Your assignment: According to the opinion piece on childhood obesity in Sweden, what share of Swedes has a BMI of 30 or higher?
____ Text provided
Why Won't the Minister Help Obese Children?
Tens of thousands of children in Sweden suffer from obesity, but the government prefers to allocate funds to leisure cards rather than medications that could actually help them.
Nacho plates drenched in melted cheese and calorie-rich sauce. Visit an amusement park this summer and look around. What has happened? American-style obesity. Especially among children.
It's probably not the lack of leisure cards—the government's flagship public health reform—that's causing the XXL clothing sizes. Nor would a ban on advertising unhealthy food, as proposed by the Public Health Agency, likely shrink the garments.
Making it easier for parents to lose weight would probably make a difference. Since obesity tends to be inherited, both genetically and socially.
Since 1980, the proportion of Swedes who are overweight has tripled. One in five Swedes has a BMI of 30 or higher. This group is not just enjoying-life overweight, but significantly large. With risks of serious health effects: cardiovascular diseases, diabetes, cancer. But also a higher risk of loneliness and suicide.
________
____ Data excerpts
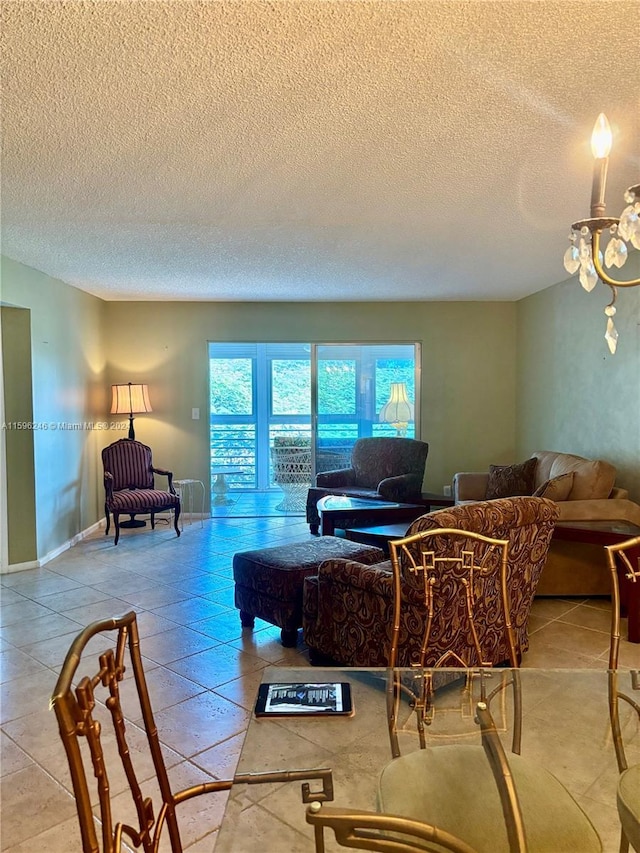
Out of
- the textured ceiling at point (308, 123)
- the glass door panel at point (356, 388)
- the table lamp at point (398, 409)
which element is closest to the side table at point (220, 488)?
the glass door panel at point (356, 388)

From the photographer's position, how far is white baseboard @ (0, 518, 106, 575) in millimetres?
4864

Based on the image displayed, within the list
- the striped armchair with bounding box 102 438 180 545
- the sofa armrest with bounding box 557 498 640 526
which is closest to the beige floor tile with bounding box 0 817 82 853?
the sofa armrest with bounding box 557 498 640 526

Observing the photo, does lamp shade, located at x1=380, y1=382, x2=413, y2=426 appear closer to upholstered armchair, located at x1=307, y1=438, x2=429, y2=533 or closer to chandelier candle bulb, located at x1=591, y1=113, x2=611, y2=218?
upholstered armchair, located at x1=307, y1=438, x2=429, y2=533

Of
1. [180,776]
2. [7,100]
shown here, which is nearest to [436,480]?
[180,776]

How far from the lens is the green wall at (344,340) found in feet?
22.7

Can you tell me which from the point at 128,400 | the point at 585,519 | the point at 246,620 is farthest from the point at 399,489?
the point at 128,400

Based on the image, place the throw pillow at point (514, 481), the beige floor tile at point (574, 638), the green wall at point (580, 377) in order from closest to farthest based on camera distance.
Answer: the beige floor tile at point (574, 638)
the green wall at point (580, 377)
the throw pillow at point (514, 481)

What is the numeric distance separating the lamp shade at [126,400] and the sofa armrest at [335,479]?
2.16m

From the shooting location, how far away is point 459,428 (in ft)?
23.5

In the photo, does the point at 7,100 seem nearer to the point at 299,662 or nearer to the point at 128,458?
the point at 299,662

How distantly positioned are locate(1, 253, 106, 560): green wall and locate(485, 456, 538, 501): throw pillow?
400 cm

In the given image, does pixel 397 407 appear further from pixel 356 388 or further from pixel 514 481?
pixel 514 481

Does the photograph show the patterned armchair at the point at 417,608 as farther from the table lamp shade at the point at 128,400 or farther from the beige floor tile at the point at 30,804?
the table lamp shade at the point at 128,400

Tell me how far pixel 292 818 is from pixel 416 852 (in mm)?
644
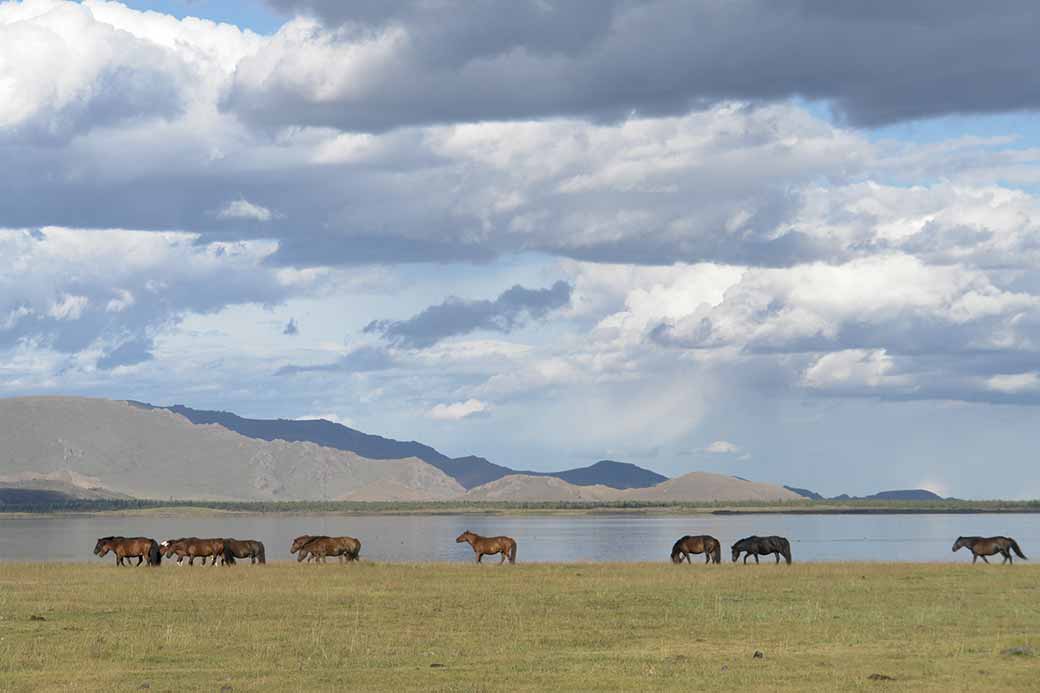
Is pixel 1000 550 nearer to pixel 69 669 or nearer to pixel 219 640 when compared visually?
pixel 219 640

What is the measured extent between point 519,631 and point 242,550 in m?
25.3

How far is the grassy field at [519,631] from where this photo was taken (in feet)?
72.7

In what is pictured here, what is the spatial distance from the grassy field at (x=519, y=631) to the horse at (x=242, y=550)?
6574mm

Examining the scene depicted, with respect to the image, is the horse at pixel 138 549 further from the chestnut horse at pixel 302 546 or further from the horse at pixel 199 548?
the chestnut horse at pixel 302 546

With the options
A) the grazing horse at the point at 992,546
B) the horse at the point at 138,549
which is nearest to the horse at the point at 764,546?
the grazing horse at the point at 992,546

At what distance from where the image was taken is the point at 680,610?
105 feet

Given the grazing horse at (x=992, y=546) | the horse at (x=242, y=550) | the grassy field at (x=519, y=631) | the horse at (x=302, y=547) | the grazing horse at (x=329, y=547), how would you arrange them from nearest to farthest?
the grassy field at (x=519, y=631) → the horse at (x=242, y=550) → the grazing horse at (x=329, y=547) → the horse at (x=302, y=547) → the grazing horse at (x=992, y=546)

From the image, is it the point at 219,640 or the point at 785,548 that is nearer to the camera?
the point at 219,640

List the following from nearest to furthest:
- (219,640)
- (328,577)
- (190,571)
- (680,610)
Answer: (219,640) → (680,610) → (328,577) → (190,571)

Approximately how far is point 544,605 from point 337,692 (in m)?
12.6

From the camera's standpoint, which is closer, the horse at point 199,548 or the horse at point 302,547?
the horse at point 199,548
________
Finished exercise: One in five Swedes.